The latest statistics from market research firm comScore reveal Apple widened its lead over competitors in the U.S. smartphone market over the three-month period ending in May, but more importantly gained another 2 percent in the platform race as Android faltered.
According to comScore, iPhone accounted for 43.5 percent of U.S. smartphone subscriber share between March and May, a sequential jump of 1.8 percent. Coincidentally, Apple saw identical gains for the three-month period ending in April.
Rival handset maker Samsung held steady with a 28.7-percent share of the market, up 0.1 percent from February. LG, Motorola and HTC rounded out the top five, but saw their slice of the pie decline 0.1, 0.2 and 0.3 percent, respectively.
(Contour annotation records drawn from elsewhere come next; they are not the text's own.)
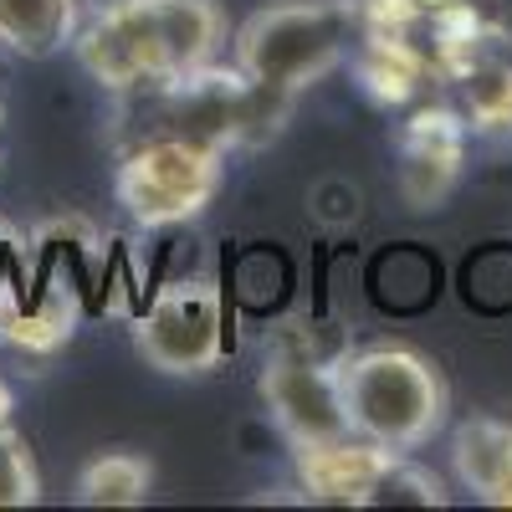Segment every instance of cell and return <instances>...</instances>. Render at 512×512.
Here are the masks:
<instances>
[{
	"mask_svg": "<svg viewBox=\"0 0 512 512\" xmlns=\"http://www.w3.org/2000/svg\"><path fill=\"white\" fill-rule=\"evenodd\" d=\"M226 16L216 0H108L77 26L72 52L103 93H149L216 62Z\"/></svg>",
	"mask_w": 512,
	"mask_h": 512,
	"instance_id": "1",
	"label": "cell"
},
{
	"mask_svg": "<svg viewBox=\"0 0 512 512\" xmlns=\"http://www.w3.org/2000/svg\"><path fill=\"white\" fill-rule=\"evenodd\" d=\"M338 400L349 431L395 451H420L446 425V379L441 369L405 344H369L338 359Z\"/></svg>",
	"mask_w": 512,
	"mask_h": 512,
	"instance_id": "2",
	"label": "cell"
},
{
	"mask_svg": "<svg viewBox=\"0 0 512 512\" xmlns=\"http://www.w3.org/2000/svg\"><path fill=\"white\" fill-rule=\"evenodd\" d=\"M359 41L354 0H277L251 11L236 31V67L277 98H297L333 67H344Z\"/></svg>",
	"mask_w": 512,
	"mask_h": 512,
	"instance_id": "3",
	"label": "cell"
},
{
	"mask_svg": "<svg viewBox=\"0 0 512 512\" xmlns=\"http://www.w3.org/2000/svg\"><path fill=\"white\" fill-rule=\"evenodd\" d=\"M226 185V154L185 134H139L113 169V195L144 231L200 221Z\"/></svg>",
	"mask_w": 512,
	"mask_h": 512,
	"instance_id": "4",
	"label": "cell"
},
{
	"mask_svg": "<svg viewBox=\"0 0 512 512\" xmlns=\"http://www.w3.org/2000/svg\"><path fill=\"white\" fill-rule=\"evenodd\" d=\"M344 354H349L344 338L328 344L318 323H287L272 333L256 390H262V405L292 451L349 436V415L338 400V359Z\"/></svg>",
	"mask_w": 512,
	"mask_h": 512,
	"instance_id": "5",
	"label": "cell"
},
{
	"mask_svg": "<svg viewBox=\"0 0 512 512\" xmlns=\"http://www.w3.org/2000/svg\"><path fill=\"white\" fill-rule=\"evenodd\" d=\"M134 349L169 379L210 374L226 354V292L216 277L164 282L134 323Z\"/></svg>",
	"mask_w": 512,
	"mask_h": 512,
	"instance_id": "6",
	"label": "cell"
},
{
	"mask_svg": "<svg viewBox=\"0 0 512 512\" xmlns=\"http://www.w3.org/2000/svg\"><path fill=\"white\" fill-rule=\"evenodd\" d=\"M466 144H472V123L456 103H415L395 139L400 200L420 216L441 210L466 175Z\"/></svg>",
	"mask_w": 512,
	"mask_h": 512,
	"instance_id": "7",
	"label": "cell"
},
{
	"mask_svg": "<svg viewBox=\"0 0 512 512\" xmlns=\"http://www.w3.org/2000/svg\"><path fill=\"white\" fill-rule=\"evenodd\" d=\"M297 487L308 502H333V507H379L384 502V482L400 466L405 451L379 446L369 436H333V441H313L297 446Z\"/></svg>",
	"mask_w": 512,
	"mask_h": 512,
	"instance_id": "8",
	"label": "cell"
},
{
	"mask_svg": "<svg viewBox=\"0 0 512 512\" xmlns=\"http://www.w3.org/2000/svg\"><path fill=\"white\" fill-rule=\"evenodd\" d=\"M77 323H82V297L57 272L0 292V344L26 359H52L57 349H67Z\"/></svg>",
	"mask_w": 512,
	"mask_h": 512,
	"instance_id": "9",
	"label": "cell"
},
{
	"mask_svg": "<svg viewBox=\"0 0 512 512\" xmlns=\"http://www.w3.org/2000/svg\"><path fill=\"white\" fill-rule=\"evenodd\" d=\"M349 72L359 82V93L384 113L425 103V88L436 82V62L425 52V36H390V31L359 36L349 52Z\"/></svg>",
	"mask_w": 512,
	"mask_h": 512,
	"instance_id": "10",
	"label": "cell"
},
{
	"mask_svg": "<svg viewBox=\"0 0 512 512\" xmlns=\"http://www.w3.org/2000/svg\"><path fill=\"white\" fill-rule=\"evenodd\" d=\"M82 16V0H0V47L26 62H47L77 41Z\"/></svg>",
	"mask_w": 512,
	"mask_h": 512,
	"instance_id": "11",
	"label": "cell"
},
{
	"mask_svg": "<svg viewBox=\"0 0 512 512\" xmlns=\"http://www.w3.org/2000/svg\"><path fill=\"white\" fill-rule=\"evenodd\" d=\"M451 466H456V482L472 492L477 502L502 497V482L512 472V425L497 415H472L456 425V441H451Z\"/></svg>",
	"mask_w": 512,
	"mask_h": 512,
	"instance_id": "12",
	"label": "cell"
},
{
	"mask_svg": "<svg viewBox=\"0 0 512 512\" xmlns=\"http://www.w3.org/2000/svg\"><path fill=\"white\" fill-rule=\"evenodd\" d=\"M461 113L472 123V134H512V52L507 41L497 52H487L461 82Z\"/></svg>",
	"mask_w": 512,
	"mask_h": 512,
	"instance_id": "13",
	"label": "cell"
},
{
	"mask_svg": "<svg viewBox=\"0 0 512 512\" xmlns=\"http://www.w3.org/2000/svg\"><path fill=\"white\" fill-rule=\"evenodd\" d=\"M154 492V466L139 451H103L77 472L82 507H139Z\"/></svg>",
	"mask_w": 512,
	"mask_h": 512,
	"instance_id": "14",
	"label": "cell"
},
{
	"mask_svg": "<svg viewBox=\"0 0 512 512\" xmlns=\"http://www.w3.org/2000/svg\"><path fill=\"white\" fill-rule=\"evenodd\" d=\"M41 497V472L26 436L6 420L0 425V507H31Z\"/></svg>",
	"mask_w": 512,
	"mask_h": 512,
	"instance_id": "15",
	"label": "cell"
},
{
	"mask_svg": "<svg viewBox=\"0 0 512 512\" xmlns=\"http://www.w3.org/2000/svg\"><path fill=\"white\" fill-rule=\"evenodd\" d=\"M11 410H16V395H11V384H6V379H0V425H6V420H11Z\"/></svg>",
	"mask_w": 512,
	"mask_h": 512,
	"instance_id": "16",
	"label": "cell"
},
{
	"mask_svg": "<svg viewBox=\"0 0 512 512\" xmlns=\"http://www.w3.org/2000/svg\"><path fill=\"white\" fill-rule=\"evenodd\" d=\"M497 507H512V472H507V482H502V497H497Z\"/></svg>",
	"mask_w": 512,
	"mask_h": 512,
	"instance_id": "17",
	"label": "cell"
},
{
	"mask_svg": "<svg viewBox=\"0 0 512 512\" xmlns=\"http://www.w3.org/2000/svg\"><path fill=\"white\" fill-rule=\"evenodd\" d=\"M0 154H6V108H0Z\"/></svg>",
	"mask_w": 512,
	"mask_h": 512,
	"instance_id": "18",
	"label": "cell"
}]
</instances>
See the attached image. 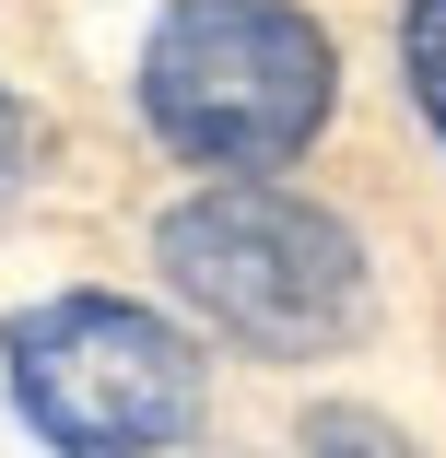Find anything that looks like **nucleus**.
<instances>
[{
	"label": "nucleus",
	"instance_id": "1",
	"mask_svg": "<svg viewBox=\"0 0 446 458\" xmlns=\"http://www.w3.org/2000/svg\"><path fill=\"white\" fill-rule=\"evenodd\" d=\"M130 106L189 176L306 165L341 118V36L306 0H164L130 59Z\"/></svg>",
	"mask_w": 446,
	"mask_h": 458
},
{
	"label": "nucleus",
	"instance_id": "2",
	"mask_svg": "<svg viewBox=\"0 0 446 458\" xmlns=\"http://www.w3.org/2000/svg\"><path fill=\"white\" fill-rule=\"evenodd\" d=\"M153 270L176 306L212 318L258 364H317L376 329V259L329 200L271 189V176H200L189 200H164Z\"/></svg>",
	"mask_w": 446,
	"mask_h": 458
},
{
	"label": "nucleus",
	"instance_id": "3",
	"mask_svg": "<svg viewBox=\"0 0 446 458\" xmlns=\"http://www.w3.org/2000/svg\"><path fill=\"white\" fill-rule=\"evenodd\" d=\"M0 388L59 458H153L200 423L212 364L141 294H36L0 318Z\"/></svg>",
	"mask_w": 446,
	"mask_h": 458
},
{
	"label": "nucleus",
	"instance_id": "4",
	"mask_svg": "<svg viewBox=\"0 0 446 458\" xmlns=\"http://www.w3.org/2000/svg\"><path fill=\"white\" fill-rule=\"evenodd\" d=\"M294 458H423V446H411V423H388L376 400H306Z\"/></svg>",
	"mask_w": 446,
	"mask_h": 458
},
{
	"label": "nucleus",
	"instance_id": "5",
	"mask_svg": "<svg viewBox=\"0 0 446 458\" xmlns=\"http://www.w3.org/2000/svg\"><path fill=\"white\" fill-rule=\"evenodd\" d=\"M400 95H411L423 141L446 153V0H400Z\"/></svg>",
	"mask_w": 446,
	"mask_h": 458
},
{
	"label": "nucleus",
	"instance_id": "6",
	"mask_svg": "<svg viewBox=\"0 0 446 458\" xmlns=\"http://www.w3.org/2000/svg\"><path fill=\"white\" fill-rule=\"evenodd\" d=\"M36 165H47V141H36V118H24V95L0 82V200H24Z\"/></svg>",
	"mask_w": 446,
	"mask_h": 458
}]
</instances>
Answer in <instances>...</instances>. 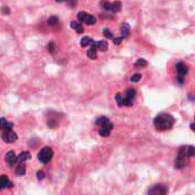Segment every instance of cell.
Here are the masks:
<instances>
[{
  "label": "cell",
  "instance_id": "cell-1",
  "mask_svg": "<svg viewBox=\"0 0 195 195\" xmlns=\"http://www.w3.org/2000/svg\"><path fill=\"white\" fill-rule=\"evenodd\" d=\"M175 123V119L170 114H160L154 119V126L158 130L170 129Z\"/></svg>",
  "mask_w": 195,
  "mask_h": 195
},
{
  "label": "cell",
  "instance_id": "cell-2",
  "mask_svg": "<svg viewBox=\"0 0 195 195\" xmlns=\"http://www.w3.org/2000/svg\"><path fill=\"white\" fill-rule=\"evenodd\" d=\"M53 155H54V152L50 147H43L39 154H38V159L41 163H48L51 159H53Z\"/></svg>",
  "mask_w": 195,
  "mask_h": 195
},
{
  "label": "cell",
  "instance_id": "cell-3",
  "mask_svg": "<svg viewBox=\"0 0 195 195\" xmlns=\"http://www.w3.org/2000/svg\"><path fill=\"white\" fill-rule=\"evenodd\" d=\"M186 147H180L179 150V153L176 158V161H175V167L176 169H183L186 164Z\"/></svg>",
  "mask_w": 195,
  "mask_h": 195
},
{
  "label": "cell",
  "instance_id": "cell-4",
  "mask_svg": "<svg viewBox=\"0 0 195 195\" xmlns=\"http://www.w3.org/2000/svg\"><path fill=\"white\" fill-rule=\"evenodd\" d=\"M168 193V188L165 185L163 184H158V185H154L152 186L150 190H148V194L151 195H164Z\"/></svg>",
  "mask_w": 195,
  "mask_h": 195
},
{
  "label": "cell",
  "instance_id": "cell-5",
  "mask_svg": "<svg viewBox=\"0 0 195 195\" xmlns=\"http://www.w3.org/2000/svg\"><path fill=\"white\" fill-rule=\"evenodd\" d=\"M78 18H79V21L85 22L87 25H94V24H96V18H95L93 15H89V14H87V13H85V12H80V13L78 14Z\"/></svg>",
  "mask_w": 195,
  "mask_h": 195
},
{
  "label": "cell",
  "instance_id": "cell-6",
  "mask_svg": "<svg viewBox=\"0 0 195 195\" xmlns=\"http://www.w3.org/2000/svg\"><path fill=\"white\" fill-rule=\"evenodd\" d=\"M1 138H2V140L3 142H6V143H8V144H10V143H14V142H16L17 140V135L12 130H3V132H2V135H1Z\"/></svg>",
  "mask_w": 195,
  "mask_h": 195
},
{
  "label": "cell",
  "instance_id": "cell-7",
  "mask_svg": "<svg viewBox=\"0 0 195 195\" xmlns=\"http://www.w3.org/2000/svg\"><path fill=\"white\" fill-rule=\"evenodd\" d=\"M112 129H113V123H112V122H108L107 125H105V126H103V127L99 128V135L103 136V137H108Z\"/></svg>",
  "mask_w": 195,
  "mask_h": 195
},
{
  "label": "cell",
  "instance_id": "cell-8",
  "mask_svg": "<svg viewBox=\"0 0 195 195\" xmlns=\"http://www.w3.org/2000/svg\"><path fill=\"white\" fill-rule=\"evenodd\" d=\"M5 159H6V162L8 163L9 165H12V167L17 162V156H16V154H15L13 151H9V152L6 154Z\"/></svg>",
  "mask_w": 195,
  "mask_h": 195
},
{
  "label": "cell",
  "instance_id": "cell-9",
  "mask_svg": "<svg viewBox=\"0 0 195 195\" xmlns=\"http://www.w3.org/2000/svg\"><path fill=\"white\" fill-rule=\"evenodd\" d=\"M176 71H177L178 75H183V77H185V75L187 74V72H188V68H187V66L184 64V63L179 62V63H177V64H176Z\"/></svg>",
  "mask_w": 195,
  "mask_h": 195
},
{
  "label": "cell",
  "instance_id": "cell-10",
  "mask_svg": "<svg viewBox=\"0 0 195 195\" xmlns=\"http://www.w3.org/2000/svg\"><path fill=\"white\" fill-rule=\"evenodd\" d=\"M14 127L13 122L7 121L5 118H0V129L1 130H12Z\"/></svg>",
  "mask_w": 195,
  "mask_h": 195
},
{
  "label": "cell",
  "instance_id": "cell-11",
  "mask_svg": "<svg viewBox=\"0 0 195 195\" xmlns=\"http://www.w3.org/2000/svg\"><path fill=\"white\" fill-rule=\"evenodd\" d=\"M120 32H121V37L122 38H127L130 33V28L127 23H122L120 26Z\"/></svg>",
  "mask_w": 195,
  "mask_h": 195
},
{
  "label": "cell",
  "instance_id": "cell-12",
  "mask_svg": "<svg viewBox=\"0 0 195 195\" xmlns=\"http://www.w3.org/2000/svg\"><path fill=\"white\" fill-rule=\"evenodd\" d=\"M95 43V41L90 38V37H83L80 41V45L81 47H88V46H93Z\"/></svg>",
  "mask_w": 195,
  "mask_h": 195
},
{
  "label": "cell",
  "instance_id": "cell-13",
  "mask_svg": "<svg viewBox=\"0 0 195 195\" xmlns=\"http://www.w3.org/2000/svg\"><path fill=\"white\" fill-rule=\"evenodd\" d=\"M87 56L89 57V58H91V60H96V57H97V49H96V42L91 46V48L90 49H88V51H87Z\"/></svg>",
  "mask_w": 195,
  "mask_h": 195
},
{
  "label": "cell",
  "instance_id": "cell-14",
  "mask_svg": "<svg viewBox=\"0 0 195 195\" xmlns=\"http://www.w3.org/2000/svg\"><path fill=\"white\" fill-rule=\"evenodd\" d=\"M30 159H31V153L30 152H22L17 156V162H25V161H28Z\"/></svg>",
  "mask_w": 195,
  "mask_h": 195
},
{
  "label": "cell",
  "instance_id": "cell-15",
  "mask_svg": "<svg viewBox=\"0 0 195 195\" xmlns=\"http://www.w3.org/2000/svg\"><path fill=\"white\" fill-rule=\"evenodd\" d=\"M71 28L73 30H75L78 33H82L83 32V26L81 25L80 22H77V21H72L71 22Z\"/></svg>",
  "mask_w": 195,
  "mask_h": 195
},
{
  "label": "cell",
  "instance_id": "cell-16",
  "mask_svg": "<svg viewBox=\"0 0 195 195\" xmlns=\"http://www.w3.org/2000/svg\"><path fill=\"white\" fill-rule=\"evenodd\" d=\"M96 49H99L100 51H106L108 49V45L105 40L98 41V42H96Z\"/></svg>",
  "mask_w": 195,
  "mask_h": 195
},
{
  "label": "cell",
  "instance_id": "cell-17",
  "mask_svg": "<svg viewBox=\"0 0 195 195\" xmlns=\"http://www.w3.org/2000/svg\"><path fill=\"white\" fill-rule=\"evenodd\" d=\"M121 9V2L120 1H115V2H111L110 6V12L112 13H118Z\"/></svg>",
  "mask_w": 195,
  "mask_h": 195
},
{
  "label": "cell",
  "instance_id": "cell-18",
  "mask_svg": "<svg viewBox=\"0 0 195 195\" xmlns=\"http://www.w3.org/2000/svg\"><path fill=\"white\" fill-rule=\"evenodd\" d=\"M8 183H9V180H8V177L7 176H0V191L1 190H3V188H6L7 186H8Z\"/></svg>",
  "mask_w": 195,
  "mask_h": 195
},
{
  "label": "cell",
  "instance_id": "cell-19",
  "mask_svg": "<svg viewBox=\"0 0 195 195\" xmlns=\"http://www.w3.org/2000/svg\"><path fill=\"white\" fill-rule=\"evenodd\" d=\"M110 122V120L106 118V116H99L97 120H96V125L99 126V127H103L105 125H107Z\"/></svg>",
  "mask_w": 195,
  "mask_h": 195
},
{
  "label": "cell",
  "instance_id": "cell-20",
  "mask_svg": "<svg viewBox=\"0 0 195 195\" xmlns=\"http://www.w3.org/2000/svg\"><path fill=\"white\" fill-rule=\"evenodd\" d=\"M147 66V62L144 60V58H139L138 61H136L135 63V67L136 68H143V67H146Z\"/></svg>",
  "mask_w": 195,
  "mask_h": 195
},
{
  "label": "cell",
  "instance_id": "cell-21",
  "mask_svg": "<svg viewBox=\"0 0 195 195\" xmlns=\"http://www.w3.org/2000/svg\"><path fill=\"white\" fill-rule=\"evenodd\" d=\"M16 173L20 176H23L25 173V165L23 164V162H20V164L16 167Z\"/></svg>",
  "mask_w": 195,
  "mask_h": 195
},
{
  "label": "cell",
  "instance_id": "cell-22",
  "mask_svg": "<svg viewBox=\"0 0 195 195\" xmlns=\"http://www.w3.org/2000/svg\"><path fill=\"white\" fill-rule=\"evenodd\" d=\"M125 97L133 100V98L136 97V90H135V89H131V88H130V89H127L126 93H125Z\"/></svg>",
  "mask_w": 195,
  "mask_h": 195
},
{
  "label": "cell",
  "instance_id": "cell-23",
  "mask_svg": "<svg viewBox=\"0 0 195 195\" xmlns=\"http://www.w3.org/2000/svg\"><path fill=\"white\" fill-rule=\"evenodd\" d=\"M195 154V148L194 146H188V147H186V155H187V158H193Z\"/></svg>",
  "mask_w": 195,
  "mask_h": 195
},
{
  "label": "cell",
  "instance_id": "cell-24",
  "mask_svg": "<svg viewBox=\"0 0 195 195\" xmlns=\"http://www.w3.org/2000/svg\"><path fill=\"white\" fill-rule=\"evenodd\" d=\"M110 6H111V2H108L107 0H102V1H100V7H102L103 9L110 12Z\"/></svg>",
  "mask_w": 195,
  "mask_h": 195
},
{
  "label": "cell",
  "instance_id": "cell-25",
  "mask_svg": "<svg viewBox=\"0 0 195 195\" xmlns=\"http://www.w3.org/2000/svg\"><path fill=\"white\" fill-rule=\"evenodd\" d=\"M57 23H58V18H57L56 16H51V17L48 18V24H49V25L54 26V25H56Z\"/></svg>",
  "mask_w": 195,
  "mask_h": 195
},
{
  "label": "cell",
  "instance_id": "cell-26",
  "mask_svg": "<svg viewBox=\"0 0 195 195\" xmlns=\"http://www.w3.org/2000/svg\"><path fill=\"white\" fill-rule=\"evenodd\" d=\"M103 34H104V37H106V38H110V39H113V38H114L113 33L111 32L108 29H104V30H103Z\"/></svg>",
  "mask_w": 195,
  "mask_h": 195
},
{
  "label": "cell",
  "instance_id": "cell-27",
  "mask_svg": "<svg viewBox=\"0 0 195 195\" xmlns=\"http://www.w3.org/2000/svg\"><path fill=\"white\" fill-rule=\"evenodd\" d=\"M140 79H142V75H140V74H133V75L130 78V81H131V82H138Z\"/></svg>",
  "mask_w": 195,
  "mask_h": 195
},
{
  "label": "cell",
  "instance_id": "cell-28",
  "mask_svg": "<svg viewBox=\"0 0 195 195\" xmlns=\"http://www.w3.org/2000/svg\"><path fill=\"white\" fill-rule=\"evenodd\" d=\"M47 48H48V51H49V53H54L55 49H56V47H55V45H54L53 42H50V43L47 46Z\"/></svg>",
  "mask_w": 195,
  "mask_h": 195
},
{
  "label": "cell",
  "instance_id": "cell-29",
  "mask_svg": "<svg viewBox=\"0 0 195 195\" xmlns=\"http://www.w3.org/2000/svg\"><path fill=\"white\" fill-rule=\"evenodd\" d=\"M122 37H120V38H113V42L115 43V45H120L121 42H122Z\"/></svg>",
  "mask_w": 195,
  "mask_h": 195
},
{
  "label": "cell",
  "instance_id": "cell-30",
  "mask_svg": "<svg viewBox=\"0 0 195 195\" xmlns=\"http://www.w3.org/2000/svg\"><path fill=\"white\" fill-rule=\"evenodd\" d=\"M37 177H38L39 180H42V179L45 178V173H43L42 171H38V172H37Z\"/></svg>",
  "mask_w": 195,
  "mask_h": 195
},
{
  "label": "cell",
  "instance_id": "cell-31",
  "mask_svg": "<svg viewBox=\"0 0 195 195\" xmlns=\"http://www.w3.org/2000/svg\"><path fill=\"white\" fill-rule=\"evenodd\" d=\"M177 82L180 83V85H183V83H184V77H183V75H178V77H177Z\"/></svg>",
  "mask_w": 195,
  "mask_h": 195
},
{
  "label": "cell",
  "instance_id": "cell-32",
  "mask_svg": "<svg viewBox=\"0 0 195 195\" xmlns=\"http://www.w3.org/2000/svg\"><path fill=\"white\" fill-rule=\"evenodd\" d=\"M2 12H6L5 14H8V13H9V9H8V8H6V7H3V8H2Z\"/></svg>",
  "mask_w": 195,
  "mask_h": 195
},
{
  "label": "cell",
  "instance_id": "cell-33",
  "mask_svg": "<svg viewBox=\"0 0 195 195\" xmlns=\"http://www.w3.org/2000/svg\"><path fill=\"white\" fill-rule=\"evenodd\" d=\"M194 128H195V127H194V123H192V125H191V129L194 130Z\"/></svg>",
  "mask_w": 195,
  "mask_h": 195
},
{
  "label": "cell",
  "instance_id": "cell-34",
  "mask_svg": "<svg viewBox=\"0 0 195 195\" xmlns=\"http://www.w3.org/2000/svg\"><path fill=\"white\" fill-rule=\"evenodd\" d=\"M57 2H63V1H65V0H56Z\"/></svg>",
  "mask_w": 195,
  "mask_h": 195
}]
</instances>
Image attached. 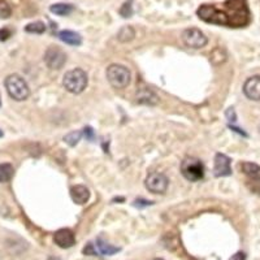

Android remained at the top of the smartphone OS heap in May, but dipped 0.7 percent to end the period at 52.1 percent. Apple's iOS placed second after eating up marketshare from all rivals, including Microsoft, Blackberry and Symbian.
ComScore's latest numbers reflect a changing tide pushed along by massive demand for Apple's iPhone 6 and 6 Plus handsets. In the crucial holiday quarter, big-screened iPhone 6 models catapulted iPhone sales to a record-breaking 74.5 million units. The performance continued into March, bucking historical post-holiday slowdowns with 61 million unit sales.